乐乐目送他们离开,脸上却没有难过的情绪,他已经很有亲疏之分,这些人显然不在“亲”的范围内。
陆夕濛走上前,喊乐乐的名字,怀中的小狗也应和似的,发出嘤嘤嗯嗯的声音。
“姑姑!”乐乐啪嗒一下抱住陆夕濛的腿,小脸跑得泛着红。
陆夕濛笑着捏了捏他脸上的小奶膘,抓起小黑狗的爪子冲他挥挥:“看,乐乐,喜不喜欢狗狗?”
乐乐眼睛亮亮的,有点想去摸小狗又不太敢。
陆夕濛带他回家,用沾湿的热毛巾给小黑狗擦了擦,又在大太阳底下给它擦干。像这样的小狗,在疫苗打完之前最好不要全身洗澡,不过目前没有打疫苗的条件,下次开了系统商城或许能买到。
“乐乐,给它取个名字吧。”
“它是一个小公.狗吗?”
“是的。”
“那叫旺旺好不好?”
小土狗总摆脱不了旺这个字,陆夕濛笑着说:“挺好的。”
“旺旺,”乐乐轻轻抚摸小狗崽的头,“你喜欢这个名字吗?”
旺旺一点不怕人,给擦澡的时候也不乱动,蹭了蹭乐乐的手,还伸出舌头舔舔,乐乐稀罕得不得了,从此走哪儿都爱带着它。
午后,辛勤的农民们会选择停下劳动小憩一会儿修养精神,而陆凌还在院子里刨木头,汗珠滑落脸庞,汇集成一大颗,倏然坠落在泥土地上。一个不到十岁的孩子,手上已经布满疤痕和老茧。
大门没有关,乐乐刚走到门口他就看见了。
“阿凌哥哥,我有小狗了,它叫旺旺。”
陆凌不动声色地望了望屋里,确定舅舅舅妈还在睡觉,没看小狗一眼,只对乐乐轻声道:“你来干嘛?”
乐乐掏出小口袋,挑了几颗口味不一样的糖递给他。
这种糖一分钱三颗,平常人家却也舍不得买,陆凌说:“你留着自己吃。”
乐乐不干,硬是塞进陆凌手中,还很精地让他藏起来,别被他舅舅舅妈发现。
陆凌冰冷的心中涌过一阵暖流。
“哥哥,你继续忙吧,我下次再来找你玩儿。”乐乐藏起眼中的失望。

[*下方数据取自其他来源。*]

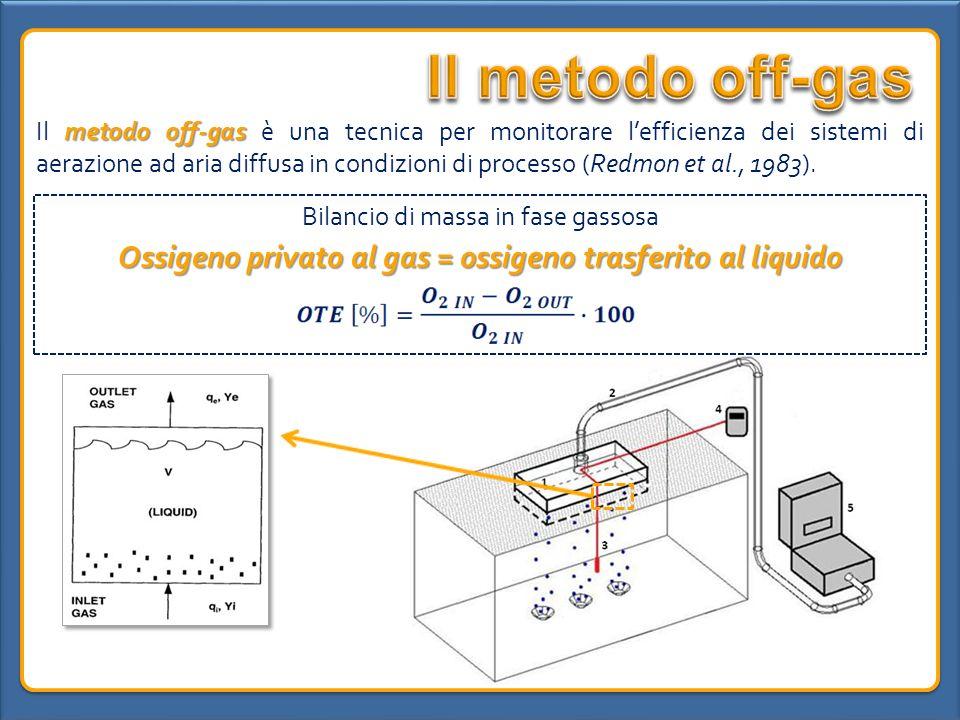 metodo off-gas Il metodo off-gas è una tecnica per monitorare lefficienza dei sistemi di aerazione ad aria diffusa in condizioni di processo (Redmon e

他看陆凌身边很多木头,知道他要用木工制品换钱,就不愿意打扰他了。
见他抱起小狗转身,陆凌站起来说:“可以陪你玩一会儿,玩打弹珠好么?”
乐乐高兴极了,小短腿交叉着蹦跶了一下,一头软毛乱翘:“好耶!”他有好多姑姑给的漂亮弹珠呢。
陆凌看了看时间,拉着乐乐快步走出院子,很快身后隐隐约约传来尖利的声音。
“小兔崽子,这么多活儿不做,又给我偷懒,不知道跑到哪里去了!”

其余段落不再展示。